Note about this recipe: zucchini and squash release a lot of water when cooked so vegetables may have excess liquid. Just drain liquid before adding lemon juice and zest. Also beware if vegetables are overcooked they can get a bit “soupy” so just watch ’em close!
- 2 boneless chicken breasts, thawed
- 2 medium zucchini
- 2 medium summer squash
- 1 cup grape tomatoes
- 1 can black olives, drained
- 1/2 onion, sliced (optional)
- 3 cloves garlic, minced (optional)
- 2 medium lemons
- 1 Tbsp olive oil
- sea salt, to taste
- ground black pepper, to taste
- feta cheese
- soy sauce (gluten-free)
- lemon juice
- olive oil or canola oil
- sea salt
- ground black pepper
- garlic powder (optional)
Combine thawed chicken breasts and marinade juices (enough to cover the chicken) in a large zip lock bag.
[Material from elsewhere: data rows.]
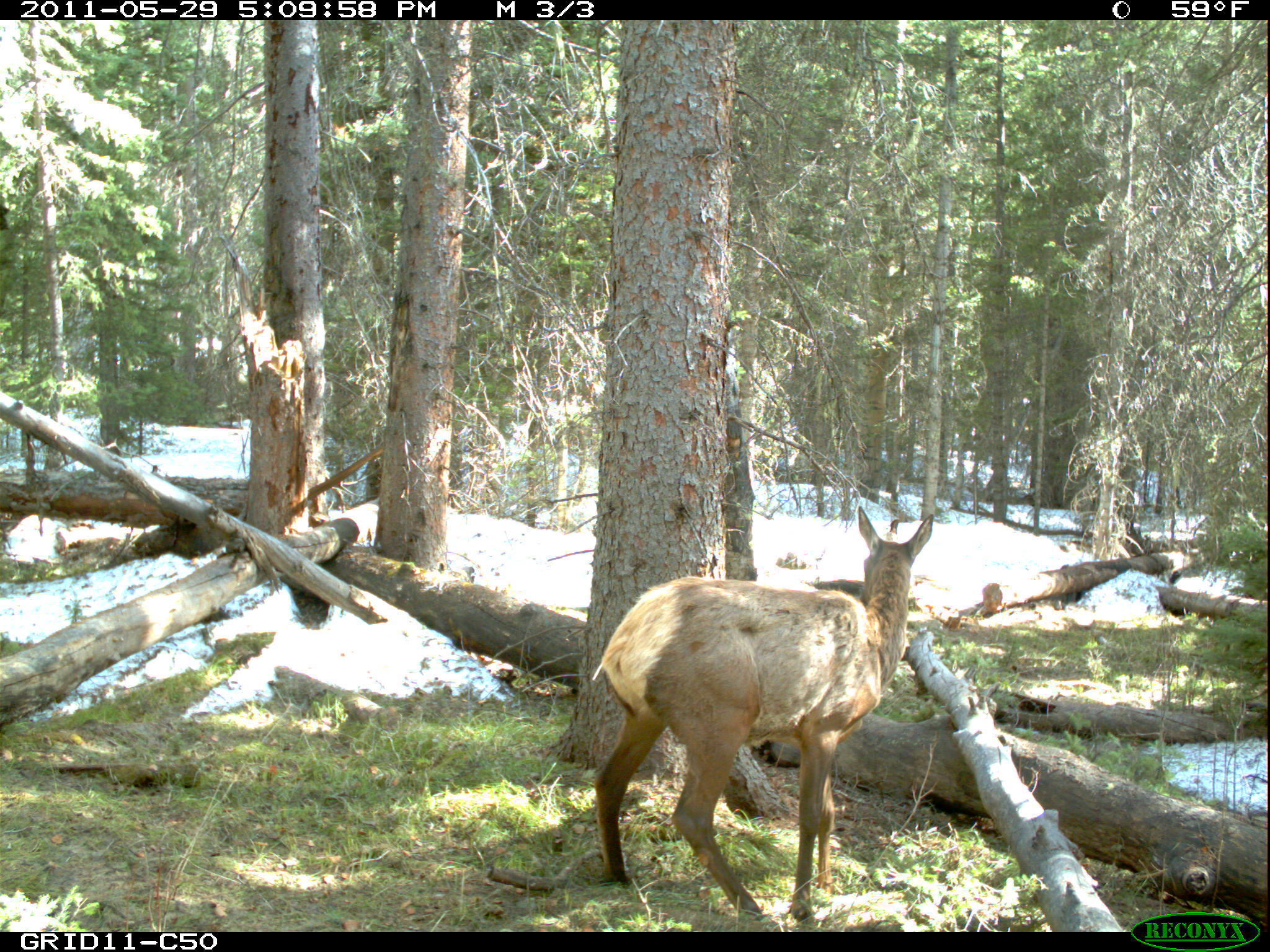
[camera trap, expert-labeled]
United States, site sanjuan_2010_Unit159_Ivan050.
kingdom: Animalia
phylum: Chordata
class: Mammalia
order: Artiodactyla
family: Cervidae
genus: Cervus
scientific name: Cervus elaphus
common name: red deer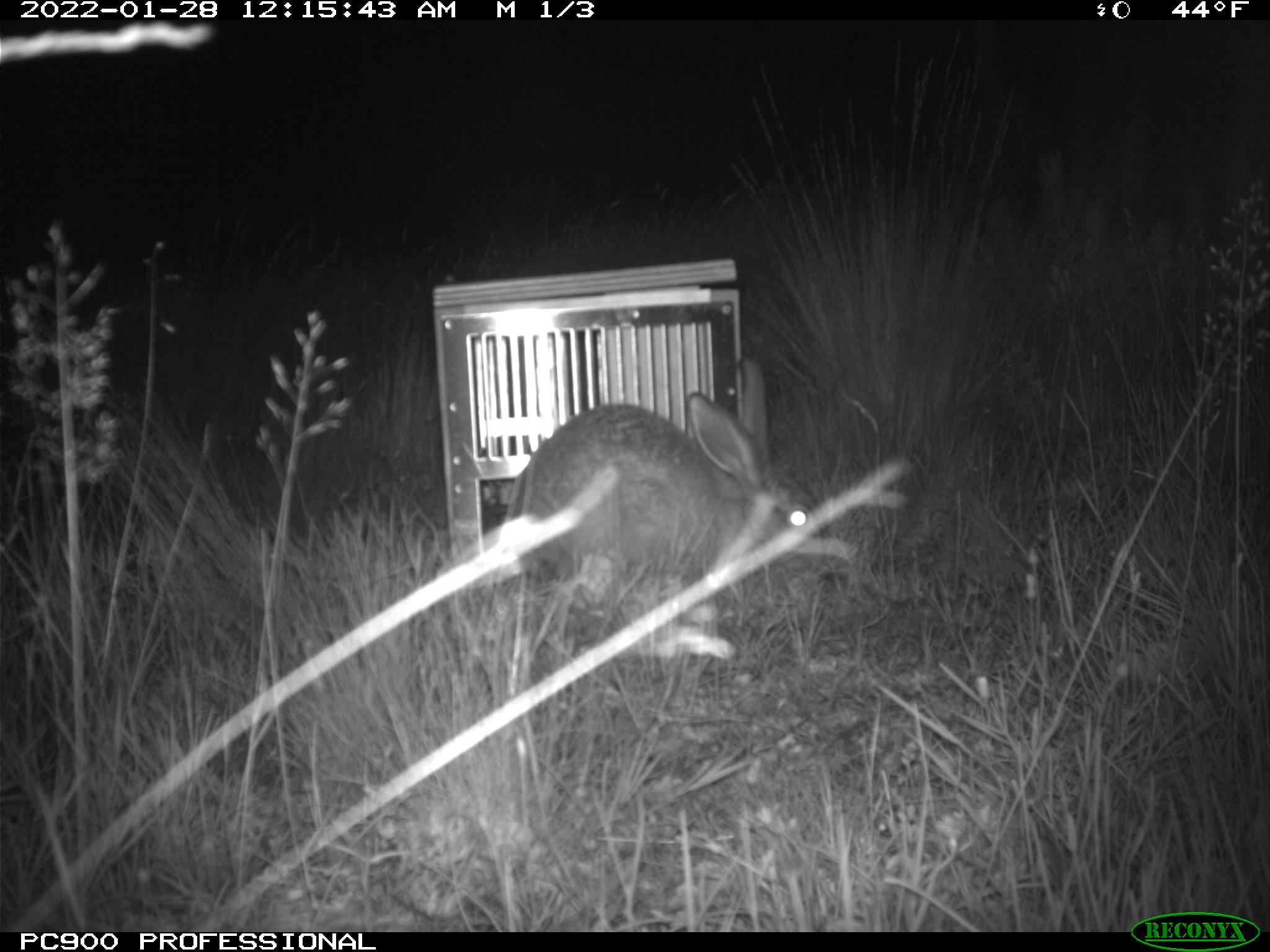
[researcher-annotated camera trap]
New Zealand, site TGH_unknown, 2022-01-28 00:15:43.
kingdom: Animalia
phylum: Chordata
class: Mammalia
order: Lagomorpha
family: Leporidae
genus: Lepus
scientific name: Lepus europaeus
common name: brown hare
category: hare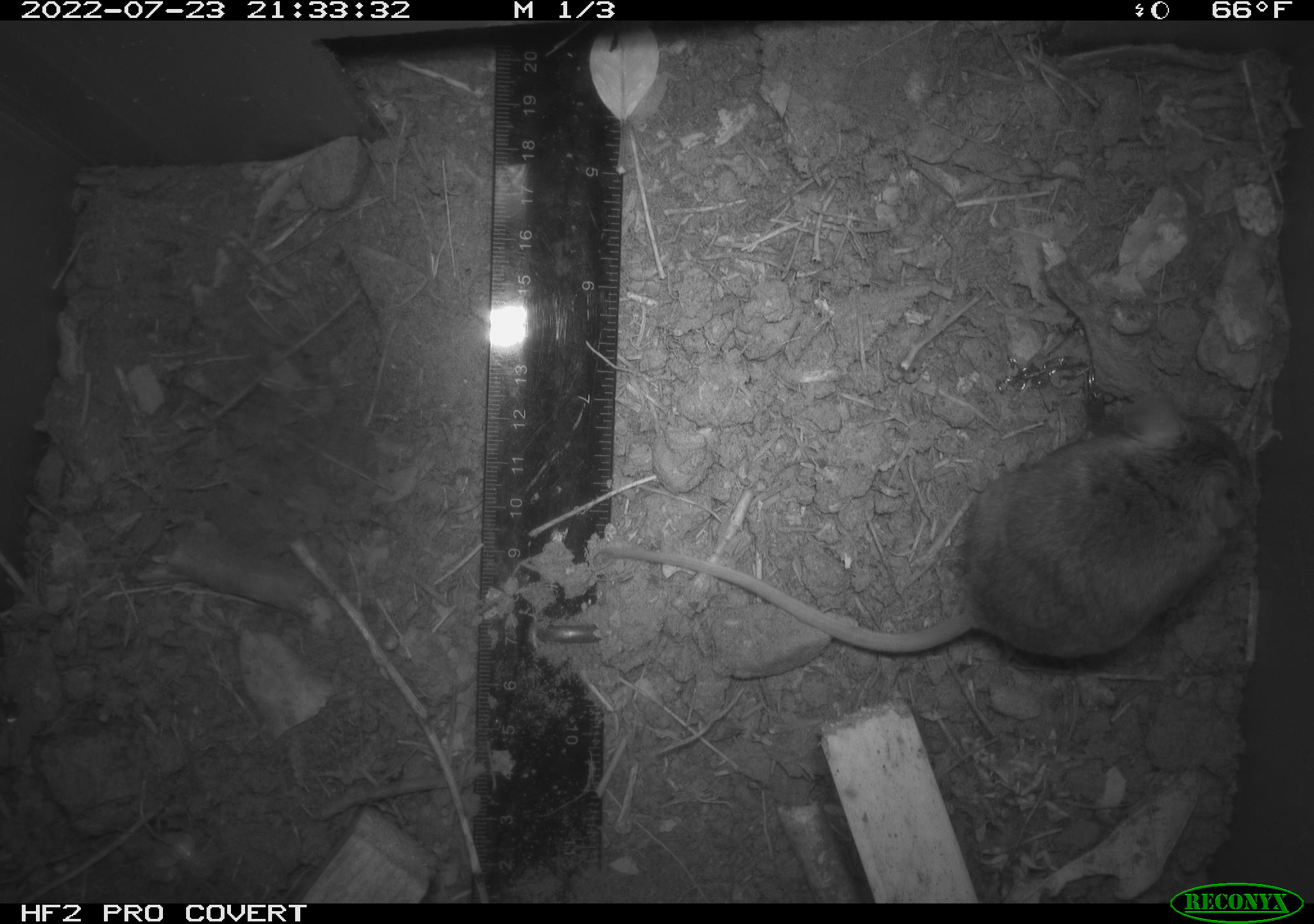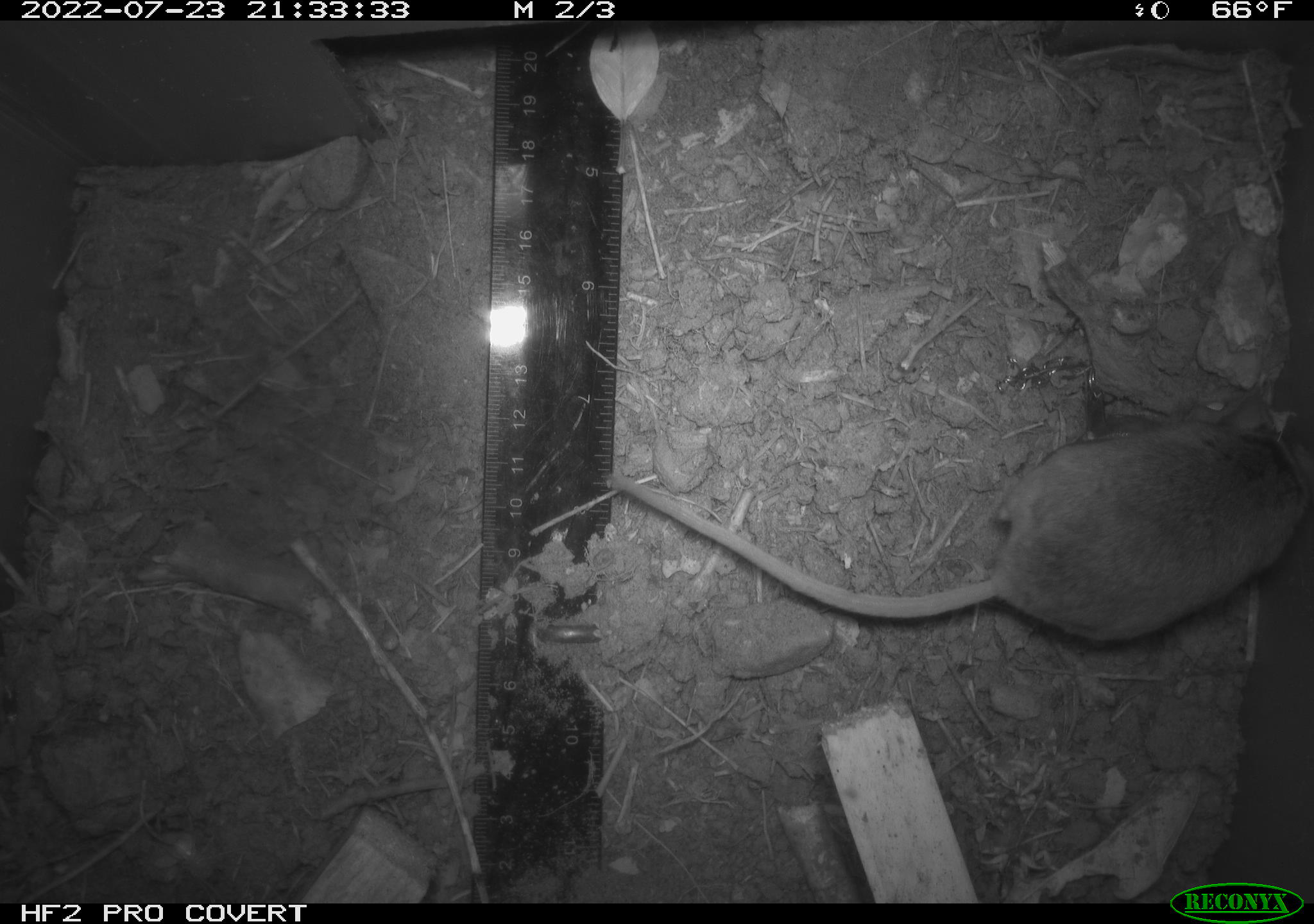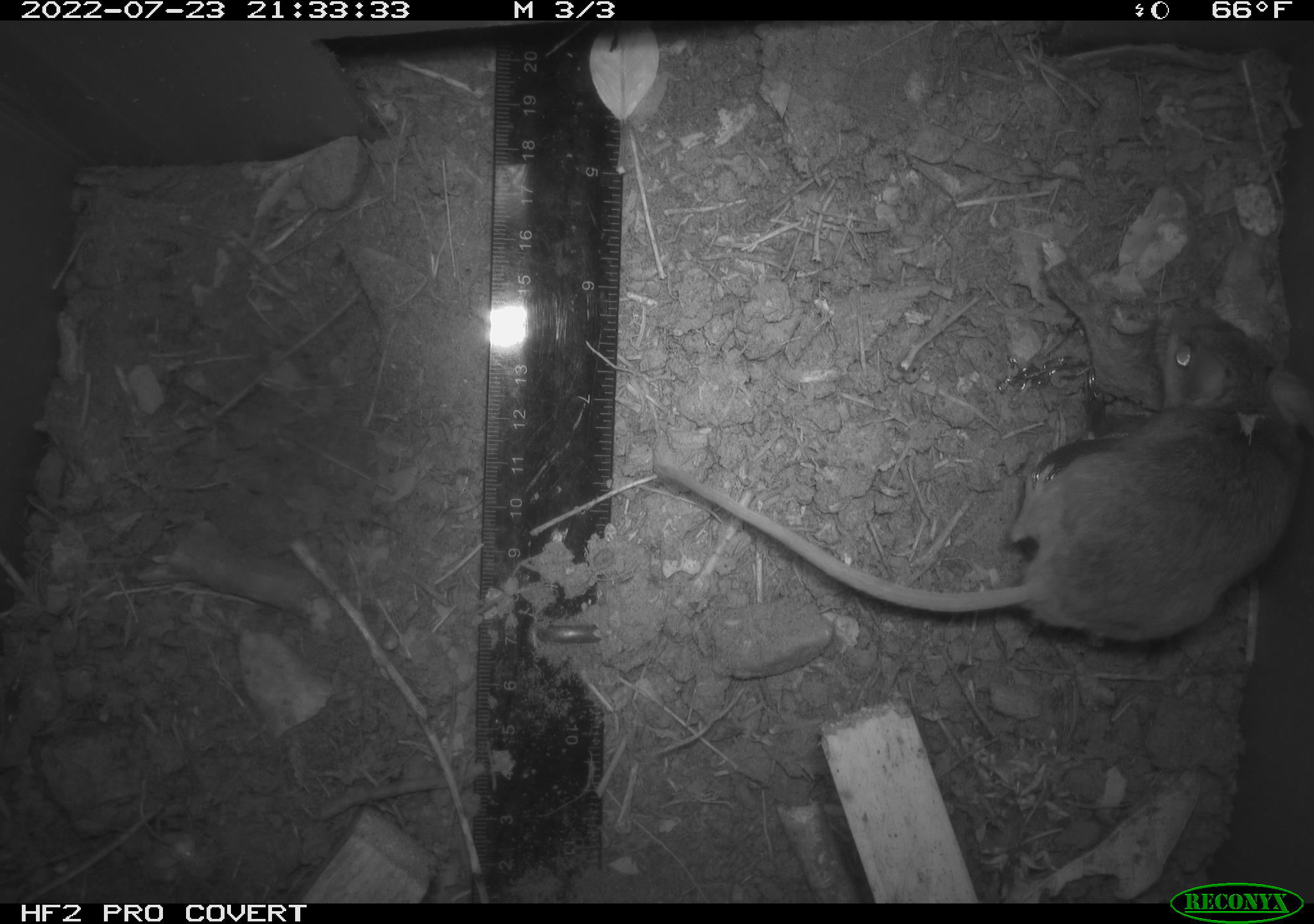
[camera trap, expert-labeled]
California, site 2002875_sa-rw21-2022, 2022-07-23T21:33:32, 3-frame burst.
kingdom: Animalia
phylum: Chordata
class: Mammalia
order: Rodentia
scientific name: Rodentia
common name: mouse species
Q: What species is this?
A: Mouse species (Rodentia).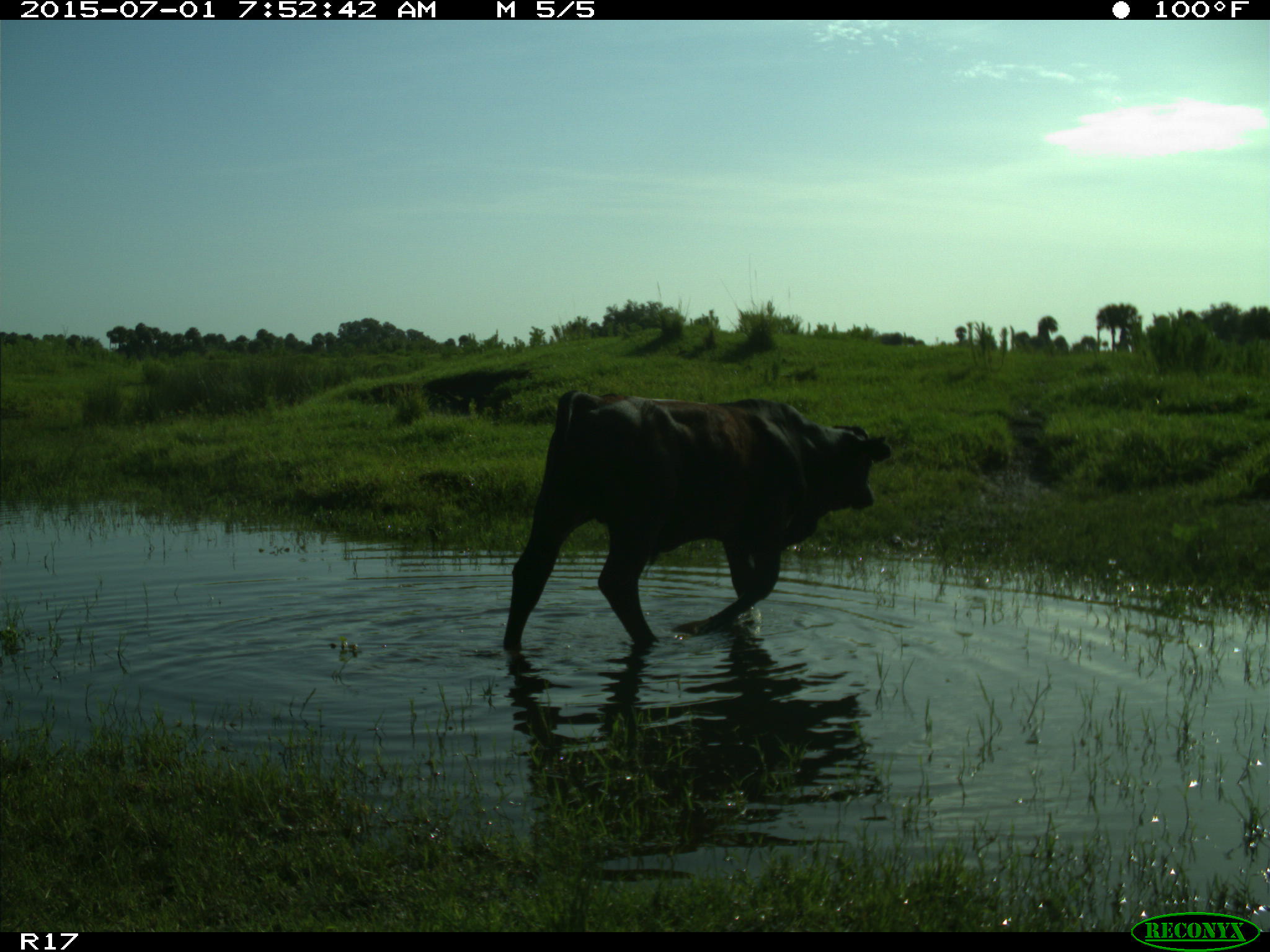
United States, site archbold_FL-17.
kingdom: Animalia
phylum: Chordata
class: Mammalia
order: Artiodactyla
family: Bovidae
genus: Bos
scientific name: Bos taurus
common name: domestic cow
Seal and refrigerate for at least 1 hour or up to 4 hours.
Use a spiral vegetable slicer to slice zucchini and squash into “noodles”. Or if you’re like me and don’t have a cool kitchen gadget, slice the zucchini and squash into 1/2 inch thick strips. Halve the grape tomatoes, chop onions, and mince the garlic. Zest both lemons and set it aside (don’t be confused by my picture. I added another lemon later)
Warm a covered dish in the oven. Get your gas grill really hot and clean off any previous residue from last night’s dinner. Grill chicken on medium-high heat for 5 minutes on each side, flipping only once in between. Discard marinade juices. Grill chicken until it is cooked through or reaches inside temperature of 160 F. Set chicken aside in a warm covered dish until vegetables are ready.
Meanwhile, heat a large non stick skillet on medium-high heat. Add olive oil and onion, sautéing for 1 minute. Add garlic and cook for another minute. Add zucchini, squash, salt, and pepper to pan and sauté until almost tender, about 3-4 minutes, stirring often.
Throw in tomatoes and olives at the end to warm, about 1 minute. Adjust spices.
Remove vegetables and place in a large bowl with lemon zest.
Add the juice from both lemons, mix together and serve over chicken, topping with feta cheese.
Serve with brown rice (or couscous) or enjoy without a grain!